◆ Requirement
Please return each line in the rows below that contains the string "pine".
— BEGIN —
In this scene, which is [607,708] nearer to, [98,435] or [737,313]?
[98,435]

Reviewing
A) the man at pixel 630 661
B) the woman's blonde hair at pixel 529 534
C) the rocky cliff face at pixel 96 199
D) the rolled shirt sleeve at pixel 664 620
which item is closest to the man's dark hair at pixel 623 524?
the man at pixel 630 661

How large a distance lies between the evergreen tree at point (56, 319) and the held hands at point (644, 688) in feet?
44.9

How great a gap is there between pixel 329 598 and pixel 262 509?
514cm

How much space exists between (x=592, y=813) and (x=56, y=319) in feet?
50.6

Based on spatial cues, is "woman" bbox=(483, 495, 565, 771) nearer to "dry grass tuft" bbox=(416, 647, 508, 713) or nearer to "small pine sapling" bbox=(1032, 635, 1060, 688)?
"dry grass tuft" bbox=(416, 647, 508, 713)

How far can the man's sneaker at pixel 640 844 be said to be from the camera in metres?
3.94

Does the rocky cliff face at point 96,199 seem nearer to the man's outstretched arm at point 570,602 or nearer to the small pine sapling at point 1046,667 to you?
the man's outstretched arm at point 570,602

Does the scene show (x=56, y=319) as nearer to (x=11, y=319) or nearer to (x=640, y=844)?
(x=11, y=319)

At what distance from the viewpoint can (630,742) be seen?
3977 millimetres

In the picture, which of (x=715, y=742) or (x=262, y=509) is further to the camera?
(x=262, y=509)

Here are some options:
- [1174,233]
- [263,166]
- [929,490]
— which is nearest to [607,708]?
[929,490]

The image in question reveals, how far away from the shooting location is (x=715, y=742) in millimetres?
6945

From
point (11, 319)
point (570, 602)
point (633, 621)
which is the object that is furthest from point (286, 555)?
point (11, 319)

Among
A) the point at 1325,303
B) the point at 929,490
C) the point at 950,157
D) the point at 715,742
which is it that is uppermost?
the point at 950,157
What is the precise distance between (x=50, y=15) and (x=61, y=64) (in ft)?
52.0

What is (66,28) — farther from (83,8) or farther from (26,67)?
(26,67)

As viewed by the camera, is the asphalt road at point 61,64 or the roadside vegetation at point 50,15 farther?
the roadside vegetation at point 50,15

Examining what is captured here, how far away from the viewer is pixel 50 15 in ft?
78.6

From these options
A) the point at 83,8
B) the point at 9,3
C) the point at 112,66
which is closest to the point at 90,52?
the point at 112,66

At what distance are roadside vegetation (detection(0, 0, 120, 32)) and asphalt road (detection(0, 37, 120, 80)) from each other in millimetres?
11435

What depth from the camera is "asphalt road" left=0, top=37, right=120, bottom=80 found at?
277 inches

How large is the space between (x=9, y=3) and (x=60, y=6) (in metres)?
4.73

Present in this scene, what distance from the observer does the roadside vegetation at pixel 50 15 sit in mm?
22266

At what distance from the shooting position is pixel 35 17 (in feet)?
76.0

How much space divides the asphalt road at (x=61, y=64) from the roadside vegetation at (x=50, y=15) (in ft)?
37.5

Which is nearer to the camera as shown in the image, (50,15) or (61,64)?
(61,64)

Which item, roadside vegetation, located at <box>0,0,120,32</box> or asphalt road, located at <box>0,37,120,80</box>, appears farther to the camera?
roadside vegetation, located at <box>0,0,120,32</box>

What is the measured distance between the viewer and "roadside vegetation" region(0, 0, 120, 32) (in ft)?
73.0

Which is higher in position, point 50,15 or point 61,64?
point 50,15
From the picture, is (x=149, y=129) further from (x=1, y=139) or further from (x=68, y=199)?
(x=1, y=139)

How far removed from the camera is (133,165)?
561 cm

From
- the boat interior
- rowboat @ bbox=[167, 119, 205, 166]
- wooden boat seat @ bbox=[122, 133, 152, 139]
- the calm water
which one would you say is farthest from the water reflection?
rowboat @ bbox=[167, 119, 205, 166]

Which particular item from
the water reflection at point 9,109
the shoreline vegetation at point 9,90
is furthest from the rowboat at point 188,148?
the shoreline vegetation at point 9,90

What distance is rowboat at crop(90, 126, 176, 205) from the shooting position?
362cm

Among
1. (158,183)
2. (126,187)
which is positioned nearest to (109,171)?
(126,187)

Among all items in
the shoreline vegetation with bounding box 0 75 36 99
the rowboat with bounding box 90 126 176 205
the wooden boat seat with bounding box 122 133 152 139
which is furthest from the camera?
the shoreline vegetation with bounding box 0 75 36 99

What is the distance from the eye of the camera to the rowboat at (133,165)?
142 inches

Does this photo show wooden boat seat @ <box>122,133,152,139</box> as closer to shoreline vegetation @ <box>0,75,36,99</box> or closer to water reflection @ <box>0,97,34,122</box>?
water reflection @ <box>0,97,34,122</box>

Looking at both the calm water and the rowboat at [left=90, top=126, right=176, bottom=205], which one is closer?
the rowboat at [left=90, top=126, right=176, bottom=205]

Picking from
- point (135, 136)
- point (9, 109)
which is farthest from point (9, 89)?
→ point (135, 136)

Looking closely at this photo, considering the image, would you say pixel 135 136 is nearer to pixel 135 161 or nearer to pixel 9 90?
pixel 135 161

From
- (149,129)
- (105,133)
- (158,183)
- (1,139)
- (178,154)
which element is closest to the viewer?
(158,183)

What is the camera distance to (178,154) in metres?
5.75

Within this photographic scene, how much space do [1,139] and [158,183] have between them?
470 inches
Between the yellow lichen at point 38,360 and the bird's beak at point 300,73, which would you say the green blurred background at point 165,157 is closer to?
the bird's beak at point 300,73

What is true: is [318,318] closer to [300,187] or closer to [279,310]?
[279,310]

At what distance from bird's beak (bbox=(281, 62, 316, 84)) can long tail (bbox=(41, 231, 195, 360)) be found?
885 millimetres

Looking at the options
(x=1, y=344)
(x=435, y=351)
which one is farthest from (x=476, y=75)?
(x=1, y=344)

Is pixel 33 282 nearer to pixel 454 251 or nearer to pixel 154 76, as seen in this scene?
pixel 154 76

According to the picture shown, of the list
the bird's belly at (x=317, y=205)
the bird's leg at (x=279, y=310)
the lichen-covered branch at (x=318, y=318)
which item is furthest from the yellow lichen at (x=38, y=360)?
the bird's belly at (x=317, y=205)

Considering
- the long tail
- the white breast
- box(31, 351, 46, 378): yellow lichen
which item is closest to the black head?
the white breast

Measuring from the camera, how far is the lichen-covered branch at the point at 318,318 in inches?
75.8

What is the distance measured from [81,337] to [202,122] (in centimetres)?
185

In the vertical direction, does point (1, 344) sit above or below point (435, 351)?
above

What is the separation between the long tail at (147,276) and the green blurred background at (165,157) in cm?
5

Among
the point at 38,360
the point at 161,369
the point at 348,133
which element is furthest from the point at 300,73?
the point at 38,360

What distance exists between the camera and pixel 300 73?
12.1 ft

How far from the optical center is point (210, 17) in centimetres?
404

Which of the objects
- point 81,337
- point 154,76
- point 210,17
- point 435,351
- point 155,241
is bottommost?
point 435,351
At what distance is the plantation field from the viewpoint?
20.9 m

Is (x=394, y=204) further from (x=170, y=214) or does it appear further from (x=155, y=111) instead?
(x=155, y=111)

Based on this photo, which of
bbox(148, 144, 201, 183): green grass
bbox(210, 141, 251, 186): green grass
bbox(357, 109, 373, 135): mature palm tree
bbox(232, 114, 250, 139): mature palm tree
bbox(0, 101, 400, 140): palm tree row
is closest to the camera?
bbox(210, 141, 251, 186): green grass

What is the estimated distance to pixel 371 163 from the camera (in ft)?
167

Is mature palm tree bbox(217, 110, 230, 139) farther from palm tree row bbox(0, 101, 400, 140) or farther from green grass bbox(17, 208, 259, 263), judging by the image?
— END —
◆ Written solution
Based on spatial cues, is "woman" bbox=(483, 495, 565, 771) nearer to "dry grass tuft" bbox=(416, 647, 508, 713) or nearer to "small pine sapling" bbox=(1032, 635, 1060, 688)?
Does the rocky cliff face at point 96,199 seem nearer to the man's outstretched arm at point 570,602 or nearer to the small pine sapling at point 1046,667 to you?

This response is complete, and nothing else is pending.